5. Custodian Investment (Up 136.55%)

Custodian Investment is one of those stocks that hasn’t taken a break. Every single month has closed higher than the last, starting from ₦17.10 in January and touching ₦36 by midyear. H1 results showed insurance revenue surging from ₦60.9 billion to ₦89.3 billion, alongside rising profits — a combination that’s kept buyers coming back.

4. Sovereign Trust Insurance (Up 142.86%)

Sovereign Trust spent the first half of the year mostly in the red, trading under ₦1.00. Then came May, and the momentum never really stopped. Q3 has been the golden stretch, adding more than 100% in just two months. H1 results — revenue up 45% and pretax profit up 36% — provided the catalyst.

3. AIICO Insurance (Up 144.76%)

AIICO’s rally is proof that you don’t have to start strong to finish strong. It was barely moving for the first six months, stuck around ₦1.50. But Q3 flipped the switch, with August pushing the price to ₦3.50. Its H1 report revealed insurance revenue up 34% to ₦65.4 billion, plus solid growth in premiums and claims — all of which caught the market’s attention.

2. NEM Insurance (Up 201.37%)

If you’re looking for a chart that just keeps climbing, NEM Insurance is it. From ₦10.95 in January to ₦33 in August, the gains have been relentless. The company’s H1 report — premiums up to ₦96.8 billion, claims more than doubling, and revenue up nearly 66% — shows exactly why investors are treating it like a safe bet in a bullish market.

1. Mutual Benefits Assurance (Up 378.69%)

Mutual Benefits Assurance is the runaway winner, turning heads with a staggering 378.69% gain. Starting the year at ₦0.61, it’s now hovering around ₦2.92, with ₦3.00 in sight. Its explosive July-August run was fueled by a stellar H1 report: insurance revenue up 44.58%, premiums up 38.09%, and claims almost doubling. It’s the kind of stock story traders love to tell — and wish they’d bought earlier.

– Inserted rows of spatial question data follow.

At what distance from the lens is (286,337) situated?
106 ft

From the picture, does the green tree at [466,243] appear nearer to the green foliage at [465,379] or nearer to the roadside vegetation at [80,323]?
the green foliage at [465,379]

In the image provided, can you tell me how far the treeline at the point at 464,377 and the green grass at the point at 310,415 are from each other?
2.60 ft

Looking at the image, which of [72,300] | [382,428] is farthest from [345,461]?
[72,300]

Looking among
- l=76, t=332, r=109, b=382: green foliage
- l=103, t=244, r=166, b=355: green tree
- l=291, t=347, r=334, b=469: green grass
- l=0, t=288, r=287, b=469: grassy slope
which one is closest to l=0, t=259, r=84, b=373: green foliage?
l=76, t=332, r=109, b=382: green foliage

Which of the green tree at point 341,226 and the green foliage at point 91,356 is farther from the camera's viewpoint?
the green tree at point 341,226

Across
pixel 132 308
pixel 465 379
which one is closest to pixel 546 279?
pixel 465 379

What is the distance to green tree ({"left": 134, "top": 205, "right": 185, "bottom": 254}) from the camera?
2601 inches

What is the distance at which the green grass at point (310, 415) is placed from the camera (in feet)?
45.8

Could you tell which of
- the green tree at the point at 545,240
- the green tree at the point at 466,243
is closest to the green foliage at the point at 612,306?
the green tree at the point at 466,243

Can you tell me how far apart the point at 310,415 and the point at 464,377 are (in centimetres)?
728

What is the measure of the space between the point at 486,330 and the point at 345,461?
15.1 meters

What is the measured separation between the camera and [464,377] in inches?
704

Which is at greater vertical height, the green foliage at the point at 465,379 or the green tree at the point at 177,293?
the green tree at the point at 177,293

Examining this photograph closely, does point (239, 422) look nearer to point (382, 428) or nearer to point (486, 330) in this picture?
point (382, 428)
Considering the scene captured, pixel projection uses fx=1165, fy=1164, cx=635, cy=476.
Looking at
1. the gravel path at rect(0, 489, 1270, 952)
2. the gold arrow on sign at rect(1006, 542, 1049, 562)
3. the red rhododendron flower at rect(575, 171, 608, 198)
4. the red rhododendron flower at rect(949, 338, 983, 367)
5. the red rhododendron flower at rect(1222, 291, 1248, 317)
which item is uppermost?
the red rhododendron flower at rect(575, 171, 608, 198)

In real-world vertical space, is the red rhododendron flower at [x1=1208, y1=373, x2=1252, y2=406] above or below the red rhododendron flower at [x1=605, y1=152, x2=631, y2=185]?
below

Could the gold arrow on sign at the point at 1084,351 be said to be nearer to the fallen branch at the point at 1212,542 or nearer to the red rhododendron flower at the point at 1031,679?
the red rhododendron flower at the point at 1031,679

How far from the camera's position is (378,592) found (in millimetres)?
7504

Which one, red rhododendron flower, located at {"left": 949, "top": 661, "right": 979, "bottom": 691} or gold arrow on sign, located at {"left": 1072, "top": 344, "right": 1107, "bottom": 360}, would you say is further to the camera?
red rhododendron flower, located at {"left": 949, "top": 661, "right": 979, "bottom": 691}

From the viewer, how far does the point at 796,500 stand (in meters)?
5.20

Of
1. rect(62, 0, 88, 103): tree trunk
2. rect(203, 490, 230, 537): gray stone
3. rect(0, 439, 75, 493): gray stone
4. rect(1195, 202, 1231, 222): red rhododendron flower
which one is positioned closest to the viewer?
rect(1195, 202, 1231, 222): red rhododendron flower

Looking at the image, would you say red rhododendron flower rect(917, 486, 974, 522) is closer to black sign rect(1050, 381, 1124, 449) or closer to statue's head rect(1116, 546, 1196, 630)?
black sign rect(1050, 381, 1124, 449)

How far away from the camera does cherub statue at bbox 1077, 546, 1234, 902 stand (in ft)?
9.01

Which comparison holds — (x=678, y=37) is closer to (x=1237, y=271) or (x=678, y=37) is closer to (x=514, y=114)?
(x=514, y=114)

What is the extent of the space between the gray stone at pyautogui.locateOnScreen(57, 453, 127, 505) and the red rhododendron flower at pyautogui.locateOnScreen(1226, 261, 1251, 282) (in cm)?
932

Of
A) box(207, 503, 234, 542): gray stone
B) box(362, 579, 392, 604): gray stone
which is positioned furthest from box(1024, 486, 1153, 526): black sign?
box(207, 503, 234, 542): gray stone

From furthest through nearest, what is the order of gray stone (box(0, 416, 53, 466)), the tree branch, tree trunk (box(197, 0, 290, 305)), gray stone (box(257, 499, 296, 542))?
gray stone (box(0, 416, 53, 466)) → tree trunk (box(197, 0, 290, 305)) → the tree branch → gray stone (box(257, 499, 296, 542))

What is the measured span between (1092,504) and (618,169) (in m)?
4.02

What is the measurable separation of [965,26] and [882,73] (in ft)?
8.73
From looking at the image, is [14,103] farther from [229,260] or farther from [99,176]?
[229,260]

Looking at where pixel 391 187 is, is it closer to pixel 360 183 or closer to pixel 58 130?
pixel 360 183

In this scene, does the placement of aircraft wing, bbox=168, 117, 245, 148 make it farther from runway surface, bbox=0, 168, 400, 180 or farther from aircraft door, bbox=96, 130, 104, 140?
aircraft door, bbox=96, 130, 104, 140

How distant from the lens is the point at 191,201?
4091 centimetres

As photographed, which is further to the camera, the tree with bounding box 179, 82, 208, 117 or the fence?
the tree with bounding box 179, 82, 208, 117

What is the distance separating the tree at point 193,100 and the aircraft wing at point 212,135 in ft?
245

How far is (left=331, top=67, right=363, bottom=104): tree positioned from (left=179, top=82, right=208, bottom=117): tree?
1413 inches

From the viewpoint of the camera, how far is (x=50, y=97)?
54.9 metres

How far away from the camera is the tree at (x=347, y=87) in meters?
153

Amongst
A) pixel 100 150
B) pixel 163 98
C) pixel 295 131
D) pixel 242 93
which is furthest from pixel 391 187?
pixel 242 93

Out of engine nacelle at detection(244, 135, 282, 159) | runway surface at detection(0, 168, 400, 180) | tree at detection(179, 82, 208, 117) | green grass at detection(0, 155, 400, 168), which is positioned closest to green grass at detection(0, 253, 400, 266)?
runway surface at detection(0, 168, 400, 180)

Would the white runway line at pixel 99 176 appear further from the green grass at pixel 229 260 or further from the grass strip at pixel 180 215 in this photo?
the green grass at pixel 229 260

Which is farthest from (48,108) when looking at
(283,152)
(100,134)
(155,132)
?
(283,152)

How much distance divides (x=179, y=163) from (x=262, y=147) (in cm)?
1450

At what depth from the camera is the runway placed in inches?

Why This Matters for Business-Class Investors

Here’s the thing: insurance stocks aren’t usually the headliners. They’re more often seen as steady, income-generating plays rather than moonshots. But 2025’s run is showing a different side of the sector — one that’s dynamic, reactive, and capable of producing outsized gains when the right mix of fundamentals and sentiment aligns.

For investors who typically lean toward blue chips or consumer staples, ignoring the insurance sector right now might mean missing out on a rare performance window. Of course, as any seasoned investor knows, momentum can be fickle. But with several companies showing genuine earnings strength — not just speculative hype — this could be more than a short-lived rally.

If you’re in the business-class bracket, this is the moment to think beyond traditional portfolio allocations. Sure, diversification is still the golden rule, but so is knowing when a sector’s energy is too strong to dismiss.